Selbstheilungskräfte werden nebenbei im Heilungsprozess aktiviert, vor allem wenn, sich der Patient in einem neuem Licht sehen lernt, heilsame, korrigierende Erfahrungen ganzheitlich erlebt, zu seinem bislang blockierten Potential in Kontakt kommt und dabei seine Identität verändert.  Die Frage nach dem Leib-Seele Zusammenhang ist sehr groß angelegt; ein Arzt für Psychosomatik wird ihn aus seinem Erfahrungshintergrund natürlich deutlich anders und größer einschätzen als einer aus den operativen Fächern, der sich einem anderen Blickwinkel verschrieben hat. Aber sie werden sich darauf einigen können, dass es eine psychosomatische Verbindung von Körper, Seele und Geist gibt und dass sie bei verschiedenen Menschen unterschiedlich stark ausgeprägt ist und erlebt wird.

Die Gestalttherapie enthält auch philosophische/spirituelle Elemente. Finden sie es als Ärztin und somit Naturwissenschaftlerin schwer, solches Gedankengut zu akzeptieren und mit dem fachärztlichen Pragmatismus zu vereinen?

Mir scheint, dass Sie mit dieser Frage ein Vorurteil gegen Ärzte bedienen, das – zumindest nicht zu meiner Realität passt. Bei mir zuhause läuft seit vielen Jahren ein Arbeitskreis „Psychotherapie und Spiritualität“, an dem vor allem interessierte Ärzte teilnehmen und in dem es um Sinnkrisen, Selbstmordgefährdung, Sterbebegleitung, Jenseitsvorstellungen aller Kulturen, Nahtodforschung, das Weltbild der Neuen Physik, bzw. Quantentheorie etc. geht.

In Ihrem Workshop Selbst-Skulptur wollen Sie die Menschen Ihrem Selbst näher bringen. Warum fällt das eigentlich so vielen Menschen schwer? Was sind die größten Hindernisse in unserem Weg zu uns Selbst? Und wie schafft man es, sich selbst zu nähern?

Es ist unterschiedlich, ob es Mühe macht, über den inneren Kontakt, Strukturen zu finden, die den Einzelnen geprägt haben und ihn noch weiter steuern. Manchmal schaffen wir das auch relativ spielerisch. Das will ich im Kurs versuchen. Natürlich stoßen wir dabei gelegentlich auch auf Strukturen, die früher einmal für das „Überleben“ nützlich gewesen waren - aber inzwischen zu Selbstläufern und zu „Gefängnissen“ geworden sind. Auch Schambesetztes kann auftauchen. Mancher „Krieg“ ist verinnerlicht worden und setzt sich intrapsychisch fort. Der Wunsch nach Selbstannahme kann nach innen hin teilweise blind machen, wenn Realität und Wunschbild zu sehr auseinanderklaffen. Und es ist gar nicht immer so leicht, alte Überzeugungen zu überprüfen, zu verändern oder sie gar loszulassen – und zu einer stimmigeren, inneren Neuordnung zu gelangen. Aber solch ein „Abenteuer“ lohnt sich.

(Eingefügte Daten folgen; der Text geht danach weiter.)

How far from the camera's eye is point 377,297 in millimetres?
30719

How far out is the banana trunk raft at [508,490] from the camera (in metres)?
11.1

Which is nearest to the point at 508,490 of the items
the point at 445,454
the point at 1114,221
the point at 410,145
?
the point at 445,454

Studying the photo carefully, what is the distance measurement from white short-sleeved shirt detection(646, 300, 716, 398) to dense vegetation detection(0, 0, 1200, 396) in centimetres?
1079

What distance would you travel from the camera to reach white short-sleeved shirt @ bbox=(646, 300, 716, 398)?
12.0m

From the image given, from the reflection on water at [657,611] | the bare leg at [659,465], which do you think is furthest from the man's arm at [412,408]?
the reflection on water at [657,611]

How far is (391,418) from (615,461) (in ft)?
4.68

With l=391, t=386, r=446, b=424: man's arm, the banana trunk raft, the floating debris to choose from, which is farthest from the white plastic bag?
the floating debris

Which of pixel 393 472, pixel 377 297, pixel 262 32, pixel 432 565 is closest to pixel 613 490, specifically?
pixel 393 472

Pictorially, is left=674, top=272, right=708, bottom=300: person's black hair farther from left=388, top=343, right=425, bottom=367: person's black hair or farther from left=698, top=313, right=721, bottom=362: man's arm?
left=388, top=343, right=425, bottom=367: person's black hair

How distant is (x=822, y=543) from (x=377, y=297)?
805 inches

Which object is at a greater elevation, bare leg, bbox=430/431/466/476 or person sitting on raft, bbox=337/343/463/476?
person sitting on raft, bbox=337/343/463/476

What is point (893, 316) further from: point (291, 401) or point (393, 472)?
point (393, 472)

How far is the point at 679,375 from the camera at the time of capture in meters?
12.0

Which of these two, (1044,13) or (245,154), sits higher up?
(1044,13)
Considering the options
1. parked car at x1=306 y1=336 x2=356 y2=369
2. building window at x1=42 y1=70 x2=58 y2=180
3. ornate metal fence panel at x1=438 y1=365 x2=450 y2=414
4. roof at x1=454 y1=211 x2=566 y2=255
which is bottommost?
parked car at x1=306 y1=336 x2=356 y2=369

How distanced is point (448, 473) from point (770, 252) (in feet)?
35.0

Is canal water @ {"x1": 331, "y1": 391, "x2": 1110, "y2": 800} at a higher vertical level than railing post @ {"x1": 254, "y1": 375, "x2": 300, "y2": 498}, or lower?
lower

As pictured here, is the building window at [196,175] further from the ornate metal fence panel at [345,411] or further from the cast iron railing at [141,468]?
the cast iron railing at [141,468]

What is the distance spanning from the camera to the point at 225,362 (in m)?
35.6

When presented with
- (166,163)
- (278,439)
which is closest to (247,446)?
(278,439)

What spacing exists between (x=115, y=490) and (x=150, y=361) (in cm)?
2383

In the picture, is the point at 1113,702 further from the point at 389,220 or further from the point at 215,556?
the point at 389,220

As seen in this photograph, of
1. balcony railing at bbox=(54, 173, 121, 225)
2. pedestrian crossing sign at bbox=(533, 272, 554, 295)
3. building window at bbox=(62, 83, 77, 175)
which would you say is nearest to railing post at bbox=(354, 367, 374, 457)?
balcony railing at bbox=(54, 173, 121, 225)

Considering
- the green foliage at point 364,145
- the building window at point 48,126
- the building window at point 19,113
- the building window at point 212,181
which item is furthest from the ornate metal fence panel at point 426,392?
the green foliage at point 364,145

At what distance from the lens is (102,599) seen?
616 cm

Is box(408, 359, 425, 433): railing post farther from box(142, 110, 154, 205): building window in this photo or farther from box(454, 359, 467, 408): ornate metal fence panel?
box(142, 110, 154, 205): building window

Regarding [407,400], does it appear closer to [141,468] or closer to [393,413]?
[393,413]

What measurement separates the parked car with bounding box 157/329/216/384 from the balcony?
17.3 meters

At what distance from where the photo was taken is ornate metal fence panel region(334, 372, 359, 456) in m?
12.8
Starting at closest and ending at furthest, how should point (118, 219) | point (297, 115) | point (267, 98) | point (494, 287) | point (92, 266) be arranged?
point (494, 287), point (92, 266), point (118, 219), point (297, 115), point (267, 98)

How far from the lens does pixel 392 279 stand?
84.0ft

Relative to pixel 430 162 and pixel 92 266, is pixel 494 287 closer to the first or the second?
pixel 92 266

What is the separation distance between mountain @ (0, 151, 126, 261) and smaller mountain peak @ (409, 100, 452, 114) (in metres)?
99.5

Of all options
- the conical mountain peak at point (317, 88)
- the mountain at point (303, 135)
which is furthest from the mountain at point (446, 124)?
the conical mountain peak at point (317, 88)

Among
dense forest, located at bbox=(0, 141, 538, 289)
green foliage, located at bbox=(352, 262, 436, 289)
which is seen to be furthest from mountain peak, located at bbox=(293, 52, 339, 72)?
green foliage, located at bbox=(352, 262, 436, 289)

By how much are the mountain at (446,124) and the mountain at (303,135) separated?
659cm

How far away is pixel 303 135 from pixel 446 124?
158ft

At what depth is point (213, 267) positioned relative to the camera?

Wie wichtig ist das Umfeld auf unsere Psyche? Traumatische Erlebnisse sind ja schwer durch die Kraft der Gedanken einfach zu leugnen. Sind solche materiellen Dinge nicht ausschlaggebender für unser seelisches Befinden?

Es geht nicht darum, irgendetwas zu verleugnen oder mit Wunschphantasien zu überdecken. Psychotherapeutisches Verarbeiten ist das Gegenteil von Leugnen. Manchmal geht es zusätzlich darum, Ressourcen zu aktivieren und manchmal auch um den Versuch, Traumata sinnvoll in den Lebenskontext einzuordnen. Und natürlich stehen wir ständig im Austausch mit der Umwelt. Das ist unsere Chance für eine realitätsbezogene Entwicklung.

Der Mensch lebt aber nicht allein mit sich selbst, sondern ist ein soziales Wesen. Welche Rolle spielt der Mitmensch in der Gestalttherapie?

Einer der geistigen Väter, den die Gestalttherapie adoptiert hat, ist der chassidische Religionsphilosoph Martin Buber. Viele Menschen kennen sein berühmtestes Buch, „Ich und Du“ („I and Thou“), von 1923. Er unterscheidet die akzeptierende Ich-und-Du-Beziehungsebene, die bei Buber auf den Kern jeden Wesens gerichtet ist, von der sachlichen „Ich-Es“-Ebene, die eine ebenfalls wichtige, aber keine beherrschende Funktion haben sollte. Die therapeutische Beziehungskultur der Gestalttherapie hat sich daraus entwickelt und wurde dadurch quasi zum „Hohen Lied“ der Mitmenschlichkeit.